Wir denken, dass das Ergebnis der Parlamentswahlen derzeit in den Marktpreisen gut widergespiegelt ist. Das Potenzial für eine weitere Ausweitung der deutsch-französischen Anleihespanne wäre daher begrenzt und möglicherweise nur von kurzer Dauer, da wir keine schwerwiegenden Finanzierungsengpässe oder eine "Ansteckung" auf andere Länder erwarten. Unseren Untersuchungen zufolge dürfte der Euro oberhalb von 1,05-1,06 USD/EUR Unterstützung finden, bevor die Zinssätze und die Unterschiede im Wirtschaftswachstum die Währung wieder antreiben. Wir bleiben bei unserer Ansicht, dass der Euro gegenüber dem Dollar leicht aufwerten könnte, wenn die US-Notenbank mit einer Zinssenkung beginnt (im September oder vielleicht gegen Jahresende möglich). Wenn sich die europäische Wirtschaft weiterhin allmählich erholt, wie wir glauben, vor allem dank des Dienstleistungssektors, und die anderen Volkswirtschaften weltweit stabil bleiben, könnte dies den Euro ebenfalls unterstützen. In diesem Szenario wird der CAC 40 wahrscheinlich steigen, sobald sich die politische Unsicherheit legt. 

Szenario #2 | Absolute Mehrheit der Rechten (oder der Linken)

Szenarien, in denen die RN oder die NPF eine absolute Mehrheit erlangen, könnten jedoch die französischen Märkte und den Euro kurzfristig ins Minus ziehen. Sie könnten vor allem zu größeren Haushaltsausgaben führen, die derzeit nicht eingepreist sind. Wir sind jedoch der Meinung, dass mittelfristig das Wirtschaftswachstum und die Geldpolitik die Märkte viel stärker beeinflussen werden als die politischen Entwicklungen. Außerdem müssten selbst bei einer absoluten Mehrheit für RN oder den NPF Mittel auf den Märkten aufgenommen werden, was das Ausmaß eines jeden Ausgabenplans begrenzen dürfte (wenn auch vielleicht nach stärkerer Volatilität). Wir sehen die europäische Wirtschaft auf einem allmählichen Erholungspfad, der durch ein oder zwei weitere Zinssenkungen der Europäischen Zentralbank (EZB) vor Ende 2024 noch unterstützt wird. Auf jeden Fall erwarten wir nicht, dass die EZB französische Staatsanleihen kauft, wenn diese aufgrund erheblicher finanzieller Fehlentwicklungen, die durch nicht finanzierte Ausgabenpläne verursacht werden, abwerten sollten, wie sie es auch nicht getan hat, als Italien in einer ähnlichen Situation war. Natürlich würde die EZB im Falle einer Bedrohung der europäischen Finanzstabilität (was nicht unser Basisszenario ist) wahrscheinlich eingreifen und europäische Staatsanleihen kaufen, möglicherweise auch zur Unterstützung Frankreichs, falls dessen Finanzpolitik einen Kurswechsel vollzieht.  

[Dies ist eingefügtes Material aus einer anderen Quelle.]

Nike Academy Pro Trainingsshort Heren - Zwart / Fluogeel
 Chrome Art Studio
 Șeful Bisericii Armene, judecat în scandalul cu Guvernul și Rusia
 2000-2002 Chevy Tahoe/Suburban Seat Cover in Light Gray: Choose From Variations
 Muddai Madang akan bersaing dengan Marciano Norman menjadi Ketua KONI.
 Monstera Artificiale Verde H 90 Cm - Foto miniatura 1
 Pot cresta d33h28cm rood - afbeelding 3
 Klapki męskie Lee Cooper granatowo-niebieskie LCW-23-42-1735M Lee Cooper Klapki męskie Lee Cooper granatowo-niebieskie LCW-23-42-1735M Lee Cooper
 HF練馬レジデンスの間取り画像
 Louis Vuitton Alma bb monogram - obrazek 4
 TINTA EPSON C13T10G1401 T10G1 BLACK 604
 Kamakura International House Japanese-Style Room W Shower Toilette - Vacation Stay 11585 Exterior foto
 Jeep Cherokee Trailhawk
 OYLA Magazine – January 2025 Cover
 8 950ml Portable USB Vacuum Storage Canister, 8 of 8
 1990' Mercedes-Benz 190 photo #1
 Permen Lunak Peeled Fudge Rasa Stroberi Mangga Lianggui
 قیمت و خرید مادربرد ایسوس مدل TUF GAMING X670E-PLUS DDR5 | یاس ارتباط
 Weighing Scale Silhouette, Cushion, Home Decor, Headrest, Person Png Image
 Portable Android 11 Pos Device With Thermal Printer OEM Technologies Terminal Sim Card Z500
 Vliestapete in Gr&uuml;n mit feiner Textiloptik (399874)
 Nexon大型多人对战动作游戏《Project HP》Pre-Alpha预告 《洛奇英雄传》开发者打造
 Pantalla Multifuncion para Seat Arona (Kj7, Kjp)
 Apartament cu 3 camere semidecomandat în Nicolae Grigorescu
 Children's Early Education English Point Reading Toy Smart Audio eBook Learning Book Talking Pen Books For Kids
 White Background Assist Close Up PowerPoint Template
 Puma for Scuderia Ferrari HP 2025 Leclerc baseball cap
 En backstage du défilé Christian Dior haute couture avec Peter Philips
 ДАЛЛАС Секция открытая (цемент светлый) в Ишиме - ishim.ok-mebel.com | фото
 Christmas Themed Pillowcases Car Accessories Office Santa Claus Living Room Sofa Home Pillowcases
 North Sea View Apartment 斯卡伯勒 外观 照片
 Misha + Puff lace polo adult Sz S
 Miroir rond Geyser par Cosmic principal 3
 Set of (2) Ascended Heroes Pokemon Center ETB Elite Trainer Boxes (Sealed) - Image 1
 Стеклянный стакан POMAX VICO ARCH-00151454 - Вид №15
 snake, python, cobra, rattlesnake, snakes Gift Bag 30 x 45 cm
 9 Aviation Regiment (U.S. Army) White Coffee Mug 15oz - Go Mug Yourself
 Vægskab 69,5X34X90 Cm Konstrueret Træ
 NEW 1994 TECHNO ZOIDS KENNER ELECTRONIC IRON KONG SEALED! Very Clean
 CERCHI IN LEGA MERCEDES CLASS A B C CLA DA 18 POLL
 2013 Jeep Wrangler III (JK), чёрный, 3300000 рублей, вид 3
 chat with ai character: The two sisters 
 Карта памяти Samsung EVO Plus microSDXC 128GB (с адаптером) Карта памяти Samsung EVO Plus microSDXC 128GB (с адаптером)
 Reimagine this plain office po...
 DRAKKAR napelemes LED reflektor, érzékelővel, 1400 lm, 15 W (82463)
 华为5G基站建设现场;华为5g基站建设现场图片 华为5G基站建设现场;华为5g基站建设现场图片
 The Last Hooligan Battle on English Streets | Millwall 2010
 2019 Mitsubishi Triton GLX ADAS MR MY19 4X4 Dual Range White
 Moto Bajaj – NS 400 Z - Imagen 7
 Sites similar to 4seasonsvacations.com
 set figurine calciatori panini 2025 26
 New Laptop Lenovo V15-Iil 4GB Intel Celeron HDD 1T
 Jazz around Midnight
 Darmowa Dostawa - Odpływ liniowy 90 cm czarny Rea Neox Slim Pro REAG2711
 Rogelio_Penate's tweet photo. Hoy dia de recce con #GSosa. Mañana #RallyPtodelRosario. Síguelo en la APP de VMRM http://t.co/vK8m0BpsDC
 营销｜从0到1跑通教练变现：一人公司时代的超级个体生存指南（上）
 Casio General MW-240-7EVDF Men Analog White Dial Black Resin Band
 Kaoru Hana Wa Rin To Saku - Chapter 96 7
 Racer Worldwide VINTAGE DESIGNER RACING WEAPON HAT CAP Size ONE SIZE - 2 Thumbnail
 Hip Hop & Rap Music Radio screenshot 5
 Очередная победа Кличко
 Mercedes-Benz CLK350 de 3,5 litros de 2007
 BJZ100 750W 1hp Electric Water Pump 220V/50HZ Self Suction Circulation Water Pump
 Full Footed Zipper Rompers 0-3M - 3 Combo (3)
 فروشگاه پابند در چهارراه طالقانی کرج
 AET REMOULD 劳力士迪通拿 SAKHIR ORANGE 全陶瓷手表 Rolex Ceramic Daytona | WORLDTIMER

Wie wir in Kernportfolios positioniert sind  

Unsere Vermögensallokation spiegelt die sich verbessernden Wirtschaftsaussichten wider (über die Sie in unserem Halbjahresausblick lesen können), aber wir haben sie auch so gestaltet, dass sie anhaltende Risiken wie Geopolitik und Wahlen abmildert. Zu Beginn des Jahres haben wir damit begonnen, unsere Präferenz für Anleihen gegenüber Aktien zu verringern, da der große Gegenwind für Aktien, wie z. B. Zinserhöhungen, wegfielen. In der Folge haben wir hochwertige Anleihen aufgestockt und unser Engagement in Aktien allmählich erhöht, da sich die Inflation abschwächte.   

Wir halten auch an unserer diversifizierten Allokation über die Märkte hinweg fest. Eine geopolitisch fragmentierte Welt, die zu Volatilität führen könnte, bleibt eine unserer Kernthesen. Aus diesem Grund haben wir zu Beginn des Jahres mehrere Diversifikatoren in unsere Kernportfolios aufgenommen. Eine breite Palette von Rohstoffen schützt in der Regel vor geopolitischen Unsicherheiten, wenn beispielsweise die Ölpreise in die Höhe schnellen. Außerdem haben wir ein Aktien-"Versicherungs"-Instrument in die Portfolios aufgenommen, sofern die Kenntnisse und Erfahrungen der Kunden sowie die Vorschriften dies zulassen. Ein solches Instrument schützt vor möglichen Kursrückgängen an den Aktienmärkten, wie wir sie in den vergangenen zwei Wochen erlebt haben, als die europäischen Aktienkurse nach den Ergebnissen der Europawahlen und der französischen Wahlen fielen.